Des hassidé breslev parlaient en termes élogieux d'un certain intellectuel, se revendiquant du mouvement des 'gens éclairés'. D'après leurs dires, il s'agissait d'une personne honnête, respectable et qui ne disait jamais de mensonges. Rabbi Nathan fit remarquer : 'si elle ne ment jamais, en paroles, ses actions, quant à elles, relèvent du mensonge'.
Source :
1-158
Quand Rabbi Youdel commença à se rapprocher de Rabénou et qu'il vint le voir la toute première fois, il s'adressa à lui en l'appelant directement Youdel, sans faire précéder son prénom du titre de « Rabbi ».
Rabénou remarquant que son futur disciple en était désappointé, il le nomma « Rabbi Youdel ». Par la suite, Rabbi Youdel voulut de son plein gré être appelé « Youdel », comme au début, par Rabénou.
Rabbi Nahman n'y consentit pas et continua à l'appeler « Rabbi Youdel ».
Source : Siarh Sarfei Kodech 2
1-298
Alors que Rabénou était en déplacement, son cocher se mit en avant, vantant sa parfaite maîtrise de l'itinéraire. En effet, la route empruntée habituellement par le roi était impraticable, en raison de pluies abondantes, ainsi que de la fonte des neiges, qui l'avaient rendue boueuse.
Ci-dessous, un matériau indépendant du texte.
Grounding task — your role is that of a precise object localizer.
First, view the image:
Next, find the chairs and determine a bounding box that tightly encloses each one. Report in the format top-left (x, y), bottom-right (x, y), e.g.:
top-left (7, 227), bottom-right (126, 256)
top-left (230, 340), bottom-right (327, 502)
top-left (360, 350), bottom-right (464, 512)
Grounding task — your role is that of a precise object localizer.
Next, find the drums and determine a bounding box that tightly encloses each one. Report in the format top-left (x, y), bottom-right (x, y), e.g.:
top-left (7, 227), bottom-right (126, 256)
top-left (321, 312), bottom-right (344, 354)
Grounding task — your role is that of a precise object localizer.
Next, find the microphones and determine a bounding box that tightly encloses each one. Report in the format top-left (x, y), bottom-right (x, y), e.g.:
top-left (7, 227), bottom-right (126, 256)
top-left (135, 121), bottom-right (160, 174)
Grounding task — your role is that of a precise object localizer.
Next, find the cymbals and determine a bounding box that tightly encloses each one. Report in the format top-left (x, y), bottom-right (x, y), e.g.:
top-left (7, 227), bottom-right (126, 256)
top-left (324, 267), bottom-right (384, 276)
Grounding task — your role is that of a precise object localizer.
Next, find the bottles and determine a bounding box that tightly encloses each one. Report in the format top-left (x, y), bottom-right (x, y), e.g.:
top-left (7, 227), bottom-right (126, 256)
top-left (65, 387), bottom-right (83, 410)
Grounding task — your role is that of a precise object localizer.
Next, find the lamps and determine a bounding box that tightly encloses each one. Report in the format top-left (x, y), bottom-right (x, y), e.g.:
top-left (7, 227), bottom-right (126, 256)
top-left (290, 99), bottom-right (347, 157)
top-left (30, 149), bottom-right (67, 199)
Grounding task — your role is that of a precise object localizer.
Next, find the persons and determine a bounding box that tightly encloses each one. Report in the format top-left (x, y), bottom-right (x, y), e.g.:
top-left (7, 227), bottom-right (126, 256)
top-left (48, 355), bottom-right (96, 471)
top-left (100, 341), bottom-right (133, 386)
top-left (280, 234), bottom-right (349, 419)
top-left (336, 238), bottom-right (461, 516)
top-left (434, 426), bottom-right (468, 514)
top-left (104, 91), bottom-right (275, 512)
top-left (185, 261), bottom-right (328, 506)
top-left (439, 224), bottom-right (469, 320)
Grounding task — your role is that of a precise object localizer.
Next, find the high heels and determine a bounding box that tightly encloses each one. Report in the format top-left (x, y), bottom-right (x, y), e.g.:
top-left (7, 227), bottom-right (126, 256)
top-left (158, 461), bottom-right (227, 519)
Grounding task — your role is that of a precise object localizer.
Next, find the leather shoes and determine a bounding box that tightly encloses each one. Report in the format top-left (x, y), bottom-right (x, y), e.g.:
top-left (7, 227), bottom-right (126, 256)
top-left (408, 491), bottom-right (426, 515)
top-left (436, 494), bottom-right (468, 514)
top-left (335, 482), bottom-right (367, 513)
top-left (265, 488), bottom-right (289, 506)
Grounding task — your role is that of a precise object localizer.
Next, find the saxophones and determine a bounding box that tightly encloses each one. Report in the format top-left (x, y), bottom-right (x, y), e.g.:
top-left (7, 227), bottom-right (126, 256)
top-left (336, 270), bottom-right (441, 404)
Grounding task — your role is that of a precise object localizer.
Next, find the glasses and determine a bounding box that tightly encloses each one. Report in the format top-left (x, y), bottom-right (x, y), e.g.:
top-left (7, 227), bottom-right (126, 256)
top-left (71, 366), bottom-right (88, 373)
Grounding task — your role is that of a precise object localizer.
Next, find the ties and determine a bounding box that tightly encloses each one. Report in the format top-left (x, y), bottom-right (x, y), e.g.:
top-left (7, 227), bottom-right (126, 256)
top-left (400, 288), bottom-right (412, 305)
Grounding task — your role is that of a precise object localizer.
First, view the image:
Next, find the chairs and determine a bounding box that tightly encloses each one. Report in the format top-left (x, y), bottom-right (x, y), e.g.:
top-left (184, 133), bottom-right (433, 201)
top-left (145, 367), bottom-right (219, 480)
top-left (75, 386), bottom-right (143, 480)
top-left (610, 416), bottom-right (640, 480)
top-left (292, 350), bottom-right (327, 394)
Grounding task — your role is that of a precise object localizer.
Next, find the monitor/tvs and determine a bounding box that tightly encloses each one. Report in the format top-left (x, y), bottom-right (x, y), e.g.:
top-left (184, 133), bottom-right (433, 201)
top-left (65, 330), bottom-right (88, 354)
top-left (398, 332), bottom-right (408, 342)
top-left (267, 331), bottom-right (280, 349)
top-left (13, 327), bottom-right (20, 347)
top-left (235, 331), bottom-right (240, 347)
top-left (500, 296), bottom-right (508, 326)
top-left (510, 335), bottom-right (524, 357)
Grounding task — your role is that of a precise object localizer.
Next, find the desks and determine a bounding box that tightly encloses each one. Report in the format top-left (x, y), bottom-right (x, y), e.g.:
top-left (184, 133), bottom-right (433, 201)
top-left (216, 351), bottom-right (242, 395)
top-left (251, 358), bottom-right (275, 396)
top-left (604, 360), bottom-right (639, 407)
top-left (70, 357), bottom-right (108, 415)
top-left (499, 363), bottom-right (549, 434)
Le cocher fit un détour, en allongeant le parcours, mais sa bonne connaissance des différentes chemins lui permit finalement de rejoindre la route principale qui, à ce niveau, était complètement sèche. Rabénou prit la parole : 'les jeunes et les mortifications constituent une voie classique mais somme toute ancienne, dans le service divin. La prière et le dialogue intime avec le Créateur, dans la solitude, s'inscrivent quant à eux sur une nouvelle route, mais qui rejoint cependant l'ancienne'.